"You're a nice guy. But clearly it's not enough."
The words from one shareholder, according to Reuters, speaking to Nokia's chief executive Stephen Elop at the company's annual general meeting on Tuesday. Regarding the company's progress — or lack of, based on recent market share figures — investors want out of Windows Phone. "Please switch to another road."
Other shareholders think Elop and Nokia are making a mistake. "Their fate is all in Windows Phones," another investor told the wire service.
But Elop is sticking to his guns, and there's no plan B. It's Windows Phone or nothing.
The Nokia chief confirmed that there are no plans to deviate from its Windows Phone strategy any time soon. But its Symbian-powered feature phones, which for years were the company's main bread and butter, continue to decline in market share.
"It's very clear to us that in today's war of ecosystems, we've made a very clear decisions to focus on Windows Phone with our Lumia product line," Elop said. "And it is with that that we will compete with competitors like Samsung and Android."
But shareholders and investors are getting twitchy.
Nokia's Symbian-powered feature phones are declining in share, but its Windows Phone-powered Lumia smartphones are not picking up the slack. Things are improving and looking better quarter on quarter.
Nokia's two-year timeframe to shift from Symbian to Windows Phone is over. Though Nokia has seen a recent uptick in Lumia smartphones shipments in recent months, it falls significantly shy of the share held by most competitors.
At its first-quarter earnings call, the company announced that its Lumia shipments were up by 25 percent year-over-year. Meanwhile, latest comScore figures show Microsoft has around 3 percent of the overall smartphone market, beating Symbian's meager, declining share of just 0.5 percent. Kantar figures are more optimistic, showing Windows Phone accounted for 5.6 percent of all smartphone sales during Q1 2013.

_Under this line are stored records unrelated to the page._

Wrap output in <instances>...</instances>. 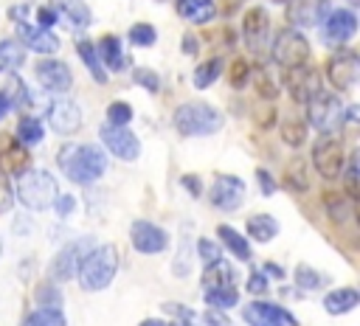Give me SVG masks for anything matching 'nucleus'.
<instances>
[{
	"mask_svg": "<svg viewBox=\"0 0 360 326\" xmlns=\"http://www.w3.org/2000/svg\"><path fill=\"white\" fill-rule=\"evenodd\" d=\"M129 242H132V247H135L138 253L155 256V253H163V250H166L169 233H166L160 225L149 222V219H135L132 228H129Z\"/></svg>",
	"mask_w": 360,
	"mask_h": 326,
	"instance_id": "nucleus-11",
	"label": "nucleus"
},
{
	"mask_svg": "<svg viewBox=\"0 0 360 326\" xmlns=\"http://www.w3.org/2000/svg\"><path fill=\"white\" fill-rule=\"evenodd\" d=\"M242 315L250 326H298V320L287 309H281L278 304H267V301L248 304L242 309Z\"/></svg>",
	"mask_w": 360,
	"mask_h": 326,
	"instance_id": "nucleus-16",
	"label": "nucleus"
},
{
	"mask_svg": "<svg viewBox=\"0 0 360 326\" xmlns=\"http://www.w3.org/2000/svg\"><path fill=\"white\" fill-rule=\"evenodd\" d=\"M245 228H248V236L256 239V242H270V239L278 236V219L270 216V214H253V216H248Z\"/></svg>",
	"mask_w": 360,
	"mask_h": 326,
	"instance_id": "nucleus-26",
	"label": "nucleus"
},
{
	"mask_svg": "<svg viewBox=\"0 0 360 326\" xmlns=\"http://www.w3.org/2000/svg\"><path fill=\"white\" fill-rule=\"evenodd\" d=\"M248 79H250V67H248V59H233L231 62V73H228V82H231V87H245L248 84Z\"/></svg>",
	"mask_w": 360,
	"mask_h": 326,
	"instance_id": "nucleus-43",
	"label": "nucleus"
},
{
	"mask_svg": "<svg viewBox=\"0 0 360 326\" xmlns=\"http://www.w3.org/2000/svg\"><path fill=\"white\" fill-rule=\"evenodd\" d=\"M284 185L290 191H307L309 188V169L304 160H292L284 171Z\"/></svg>",
	"mask_w": 360,
	"mask_h": 326,
	"instance_id": "nucleus-35",
	"label": "nucleus"
},
{
	"mask_svg": "<svg viewBox=\"0 0 360 326\" xmlns=\"http://www.w3.org/2000/svg\"><path fill=\"white\" fill-rule=\"evenodd\" d=\"M76 51H79V56H82L84 67L90 70V76H93L98 84H104V82H107V73H104V65L98 62L96 45H93V42H87V39H79V42H76Z\"/></svg>",
	"mask_w": 360,
	"mask_h": 326,
	"instance_id": "nucleus-29",
	"label": "nucleus"
},
{
	"mask_svg": "<svg viewBox=\"0 0 360 326\" xmlns=\"http://www.w3.org/2000/svg\"><path fill=\"white\" fill-rule=\"evenodd\" d=\"M132 121V107L127 104V101H112L110 107H107V124H112V126H127Z\"/></svg>",
	"mask_w": 360,
	"mask_h": 326,
	"instance_id": "nucleus-42",
	"label": "nucleus"
},
{
	"mask_svg": "<svg viewBox=\"0 0 360 326\" xmlns=\"http://www.w3.org/2000/svg\"><path fill=\"white\" fill-rule=\"evenodd\" d=\"M37 301H39V306H59L62 304V292H59V287L53 281H45V284L37 287Z\"/></svg>",
	"mask_w": 360,
	"mask_h": 326,
	"instance_id": "nucleus-44",
	"label": "nucleus"
},
{
	"mask_svg": "<svg viewBox=\"0 0 360 326\" xmlns=\"http://www.w3.org/2000/svg\"><path fill=\"white\" fill-rule=\"evenodd\" d=\"M34 73H37V82L51 90V93H68L70 84H73V73L70 67L62 62V59H51V56H42L37 65H34Z\"/></svg>",
	"mask_w": 360,
	"mask_h": 326,
	"instance_id": "nucleus-14",
	"label": "nucleus"
},
{
	"mask_svg": "<svg viewBox=\"0 0 360 326\" xmlns=\"http://www.w3.org/2000/svg\"><path fill=\"white\" fill-rule=\"evenodd\" d=\"M253 82H256V90H259V96H262L264 101H273V98H276V84L264 76V70H256V73H253Z\"/></svg>",
	"mask_w": 360,
	"mask_h": 326,
	"instance_id": "nucleus-48",
	"label": "nucleus"
},
{
	"mask_svg": "<svg viewBox=\"0 0 360 326\" xmlns=\"http://www.w3.org/2000/svg\"><path fill=\"white\" fill-rule=\"evenodd\" d=\"M17 37L22 39V45H25L28 51H37V53H42V56H51V53L59 51L56 34H51L48 28H37V25H31V22H25V20L17 22Z\"/></svg>",
	"mask_w": 360,
	"mask_h": 326,
	"instance_id": "nucleus-21",
	"label": "nucleus"
},
{
	"mask_svg": "<svg viewBox=\"0 0 360 326\" xmlns=\"http://www.w3.org/2000/svg\"><path fill=\"white\" fill-rule=\"evenodd\" d=\"M208 200L217 211H236L245 200V183L236 174H219L208 191Z\"/></svg>",
	"mask_w": 360,
	"mask_h": 326,
	"instance_id": "nucleus-13",
	"label": "nucleus"
},
{
	"mask_svg": "<svg viewBox=\"0 0 360 326\" xmlns=\"http://www.w3.org/2000/svg\"><path fill=\"white\" fill-rule=\"evenodd\" d=\"M264 289H267V275H264L262 270L250 273V275H248V292H253V295H262Z\"/></svg>",
	"mask_w": 360,
	"mask_h": 326,
	"instance_id": "nucleus-52",
	"label": "nucleus"
},
{
	"mask_svg": "<svg viewBox=\"0 0 360 326\" xmlns=\"http://www.w3.org/2000/svg\"><path fill=\"white\" fill-rule=\"evenodd\" d=\"M357 76H360V56L349 48H340L338 53L329 56L326 62V79L332 82V87H338L340 93L352 90L357 84Z\"/></svg>",
	"mask_w": 360,
	"mask_h": 326,
	"instance_id": "nucleus-9",
	"label": "nucleus"
},
{
	"mask_svg": "<svg viewBox=\"0 0 360 326\" xmlns=\"http://www.w3.org/2000/svg\"><path fill=\"white\" fill-rule=\"evenodd\" d=\"M323 205H326V211H329L332 222H343V219H349V216H352V205L343 200V194L326 191V194H323Z\"/></svg>",
	"mask_w": 360,
	"mask_h": 326,
	"instance_id": "nucleus-38",
	"label": "nucleus"
},
{
	"mask_svg": "<svg viewBox=\"0 0 360 326\" xmlns=\"http://www.w3.org/2000/svg\"><path fill=\"white\" fill-rule=\"evenodd\" d=\"M53 208H56L59 216H70V214L76 211V197H70V194H56Z\"/></svg>",
	"mask_w": 360,
	"mask_h": 326,
	"instance_id": "nucleus-50",
	"label": "nucleus"
},
{
	"mask_svg": "<svg viewBox=\"0 0 360 326\" xmlns=\"http://www.w3.org/2000/svg\"><path fill=\"white\" fill-rule=\"evenodd\" d=\"M312 166L323 180H335L343 174L346 166V155H343V143L338 135H321L312 146Z\"/></svg>",
	"mask_w": 360,
	"mask_h": 326,
	"instance_id": "nucleus-6",
	"label": "nucleus"
},
{
	"mask_svg": "<svg viewBox=\"0 0 360 326\" xmlns=\"http://www.w3.org/2000/svg\"><path fill=\"white\" fill-rule=\"evenodd\" d=\"M96 53H98V62L104 67H110V70H121L127 65L124 51H121V39L115 34H104L98 39V45H96Z\"/></svg>",
	"mask_w": 360,
	"mask_h": 326,
	"instance_id": "nucleus-23",
	"label": "nucleus"
},
{
	"mask_svg": "<svg viewBox=\"0 0 360 326\" xmlns=\"http://www.w3.org/2000/svg\"><path fill=\"white\" fill-rule=\"evenodd\" d=\"M8 110H11V104H8V98H6L3 93H0V121H3L6 115H8Z\"/></svg>",
	"mask_w": 360,
	"mask_h": 326,
	"instance_id": "nucleus-57",
	"label": "nucleus"
},
{
	"mask_svg": "<svg viewBox=\"0 0 360 326\" xmlns=\"http://www.w3.org/2000/svg\"><path fill=\"white\" fill-rule=\"evenodd\" d=\"M25 59V51L17 39H0V70H17Z\"/></svg>",
	"mask_w": 360,
	"mask_h": 326,
	"instance_id": "nucleus-34",
	"label": "nucleus"
},
{
	"mask_svg": "<svg viewBox=\"0 0 360 326\" xmlns=\"http://www.w3.org/2000/svg\"><path fill=\"white\" fill-rule=\"evenodd\" d=\"M132 82L141 84V87H146L149 93H158L160 90V76L155 70H149V67H135L132 70Z\"/></svg>",
	"mask_w": 360,
	"mask_h": 326,
	"instance_id": "nucleus-45",
	"label": "nucleus"
},
{
	"mask_svg": "<svg viewBox=\"0 0 360 326\" xmlns=\"http://www.w3.org/2000/svg\"><path fill=\"white\" fill-rule=\"evenodd\" d=\"M225 124L222 112L205 101H188V104H180L174 110V129L183 135V138H200V135H214L219 132Z\"/></svg>",
	"mask_w": 360,
	"mask_h": 326,
	"instance_id": "nucleus-3",
	"label": "nucleus"
},
{
	"mask_svg": "<svg viewBox=\"0 0 360 326\" xmlns=\"http://www.w3.org/2000/svg\"><path fill=\"white\" fill-rule=\"evenodd\" d=\"M191 259H194V253H191V242L183 239L180 247H177V256H174V261H172V273H174L177 278L188 275V273H191Z\"/></svg>",
	"mask_w": 360,
	"mask_h": 326,
	"instance_id": "nucleus-40",
	"label": "nucleus"
},
{
	"mask_svg": "<svg viewBox=\"0 0 360 326\" xmlns=\"http://www.w3.org/2000/svg\"><path fill=\"white\" fill-rule=\"evenodd\" d=\"M262 273H264L267 278H284V270H281L278 264H270V261H264V267H262Z\"/></svg>",
	"mask_w": 360,
	"mask_h": 326,
	"instance_id": "nucleus-56",
	"label": "nucleus"
},
{
	"mask_svg": "<svg viewBox=\"0 0 360 326\" xmlns=\"http://www.w3.org/2000/svg\"><path fill=\"white\" fill-rule=\"evenodd\" d=\"M96 247V239L93 236H79L73 242H68L51 261V275L53 281H68V278H76V270L82 264V259Z\"/></svg>",
	"mask_w": 360,
	"mask_h": 326,
	"instance_id": "nucleus-8",
	"label": "nucleus"
},
{
	"mask_svg": "<svg viewBox=\"0 0 360 326\" xmlns=\"http://www.w3.org/2000/svg\"><path fill=\"white\" fill-rule=\"evenodd\" d=\"M98 138L101 143L107 146L110 155L121 157V160H135L141 155V141L127 129V126H112V124H104L98 129Z\"/></svg>",
	"mask_w": 360,
	"mask_h": 326,
	"instance_id": "nucleus-12",
	"label": "nucleus"
},
{
	"mask_svg": "<svg viewBox=\"0 0 360 326\" xmlns=\"http://www.w3.org/2000/svg\"><path fill=\"white\" fill-rule=\"evenodd\" d=\"M357 34V17L349 8H335L323 20V39L329 45H343Z\"/></svg>",
	"mask_w": 360,
	"mask_h": 326,
	"instance_id": "nucleus-19",
	"label": "nucleus"
},
{
	"mask_svg": "<svg viewBox=\"0 0 360 326\" xmlns=\"http://www.w3.org/2000/svg\"><path fill=\"white\" fill-rule=\"evenodd\" d=\"M346 191L352 200H357V155L349 157V169H346Z\"/></svg>",
	"mask_w": 360,
	"mask_h": 326,
	"instance_id": "nucleus-49",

Microsoft has other Windows Phone partnerships, not limited to HTC, Huawei and Samsung. But all other partners, bar Nokia, have a wider range of other devices running the Android platform.
But Nokia has put all of its smartphone eggs in one Windows Phone branded basket, and those who have plowed money into the phone maker argue that they yet to see a significant bump in market share.